::: Material
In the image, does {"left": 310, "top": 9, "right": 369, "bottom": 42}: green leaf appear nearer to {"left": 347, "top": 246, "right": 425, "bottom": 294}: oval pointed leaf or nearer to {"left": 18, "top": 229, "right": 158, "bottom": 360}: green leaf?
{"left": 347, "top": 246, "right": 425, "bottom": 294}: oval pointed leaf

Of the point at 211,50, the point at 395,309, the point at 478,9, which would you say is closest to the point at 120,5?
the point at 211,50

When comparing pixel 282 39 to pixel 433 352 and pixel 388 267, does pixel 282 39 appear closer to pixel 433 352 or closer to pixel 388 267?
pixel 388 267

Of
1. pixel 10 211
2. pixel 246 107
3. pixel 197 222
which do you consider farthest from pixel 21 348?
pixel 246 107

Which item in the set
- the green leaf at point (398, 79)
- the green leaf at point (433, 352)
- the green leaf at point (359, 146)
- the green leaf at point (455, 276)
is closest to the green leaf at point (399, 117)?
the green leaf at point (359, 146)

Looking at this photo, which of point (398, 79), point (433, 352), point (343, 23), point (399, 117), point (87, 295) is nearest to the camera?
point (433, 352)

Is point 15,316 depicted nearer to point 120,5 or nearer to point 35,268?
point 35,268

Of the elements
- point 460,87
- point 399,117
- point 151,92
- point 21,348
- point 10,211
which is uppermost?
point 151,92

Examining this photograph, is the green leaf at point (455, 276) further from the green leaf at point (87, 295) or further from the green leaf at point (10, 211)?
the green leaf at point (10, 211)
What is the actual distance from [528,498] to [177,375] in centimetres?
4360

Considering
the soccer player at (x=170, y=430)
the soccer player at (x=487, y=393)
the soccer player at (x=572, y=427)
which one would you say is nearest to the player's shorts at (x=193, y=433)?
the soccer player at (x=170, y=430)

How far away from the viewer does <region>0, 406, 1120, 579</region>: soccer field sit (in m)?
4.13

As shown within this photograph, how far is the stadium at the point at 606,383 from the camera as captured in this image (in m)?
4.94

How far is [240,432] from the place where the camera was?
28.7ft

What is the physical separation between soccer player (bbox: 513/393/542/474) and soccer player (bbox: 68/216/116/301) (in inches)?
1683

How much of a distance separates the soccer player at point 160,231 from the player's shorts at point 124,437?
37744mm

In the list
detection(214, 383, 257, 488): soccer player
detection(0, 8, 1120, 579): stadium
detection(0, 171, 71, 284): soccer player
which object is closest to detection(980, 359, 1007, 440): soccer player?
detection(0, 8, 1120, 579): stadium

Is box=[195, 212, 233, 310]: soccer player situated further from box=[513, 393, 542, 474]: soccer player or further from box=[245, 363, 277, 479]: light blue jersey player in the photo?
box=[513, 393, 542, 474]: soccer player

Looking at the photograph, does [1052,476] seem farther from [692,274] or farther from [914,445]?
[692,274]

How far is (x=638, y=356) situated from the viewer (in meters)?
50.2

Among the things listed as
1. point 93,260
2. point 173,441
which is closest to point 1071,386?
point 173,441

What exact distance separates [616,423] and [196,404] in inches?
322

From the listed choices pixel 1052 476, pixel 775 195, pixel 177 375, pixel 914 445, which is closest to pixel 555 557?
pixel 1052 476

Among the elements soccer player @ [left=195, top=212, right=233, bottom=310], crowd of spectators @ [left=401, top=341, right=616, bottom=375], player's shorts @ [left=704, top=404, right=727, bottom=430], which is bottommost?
::::::
### [What the exercise asks]
Revise the items above so that every "photograph" becomes "image", with all other text left as it is.

### [Result below]
In the image, does {"left": 310, "top": 9, "right": 369, "bottom": 42}: green leaf appear nearer to {"left": 347, "top": 246, "right": 425, "bottom": 294}: oval pointed leaf or nearer to {"left": 18, "top": 229, "right": 158, "bottom": 360}: green leaf?
{"left": 347, "top": 246, "right": 425, "bottom": 294}: oval pointed leaf

Of the point at 211,50, the point at 395,309, the point at 478,9, which would you say is closest to the point at 120,5?
the point at 211,50

When comparing pixel 282 39 to pixel 433 352 and pixel 388 267, does pixel 282 39 appear closer to pixel 433 352 or closer to pixel 388 267?
pixel 388 267

Of
1. pixel 10 211
2. pixel 246 107
3. pixel 197 222
which do you consider farthest from pixel 21 348?
pixel 246 107

Which item in the set
- the green leaf at point (398, 79)
- the green leaf at point (433, 352)
- the green leaf at point (359, 146)
- the green leaf at point (455, 276)
is closest to the green leaf at point (399, 117)?
the green leaf at point (359, 146)

Looking at this photo, which of point (398, 79), point (433, 352), point (343, 23), point (399, 117), point (87, 295) is nearest to the camera?
point (433, 352)

Is point 15,316 depicted nearer to point 120,5 or nearer to point 35,268?
point 35,268

Of the elements
- point 460,87
- point 399,117
- point 151,92
- point 21,348
- point 10,211
which is uppermost?
point 151,92

Examining this image, is the green leaf at point (455, 276) further from the green leaf at point (87, 295) or further from the green leaf at point (10, 211)?
the green leaf at point (10, 211)
What is the actual distance from [528,498] to [177,375] in centimetres?
4360

Considering
the soccer player at (x=170, y=430)
the soccer player at (x=487, y=393)
the soccer player at (x=572, y=427)
which one would you say is nearest to the player's shorts at (x=193, y=433)?
the soccer player at (x=170, y=430)

How far away from the viewer does <region>0, 406, 1120, 579</region>: soccer field sit (in m)?
4.13

As shown within this image, how far is the stadium at the point at 606,383 from the camera as captured in this image (in m)?
4.94

How far is [240,432] from the place where the camera was?
28.7ft

What is the physical separation between soccer player (bbox: 513/393/542/474) and soccer player (bbox: 68/216/116/301) (in inches)?
1683

How much of a distance separates the soccer player at point 160,231 from the player's shorts at point 124,437?
37744mm

In the list
detection(214, 383, 257, 488): soccer player
detection(0, 8, 1120, 579): stadium
detection(0, 171, 71, 284): soccer player
which object is closest to detection(980, 359, 1007, 440): soccer player?
detection(0, 8, 1120, 579): stadium

Is box=[195, 212, 233, 310]: soccer player situated further from box=[513, 393, 542, 474]: soccer player or further from box=[245, 363, 277, 479]: light blue jersey player in the photo?
box=[513, 393, 542, 474]: soccer player

Looking at the image, does [1052,476] seem farther from [692,274] or farther from [914,445]?
[692,274]

How far is (x=638, y=356) situated from the viewer (in meters)?
50.2

Among the things listed as
1. point 93,260
2. point 173,441
which is closest to point 1071,386?
point 173,441

What exact distance separates [616,423] and [196,404] in inches?
322

From the listed choices pixel 1052 476, pixel 775 195, pixel 177 375, pixel 914 445, which is closest to pixel 555 557?
pixel 1052 476

Among the elements soccer player @ [left=195, top=212, right=233, bottom=310], crowd of spectators @ [left=401, top=341, right=616, bottom=375], player's shorts @ [left=704, top=404, right=727, bottom=430], which is bottommost?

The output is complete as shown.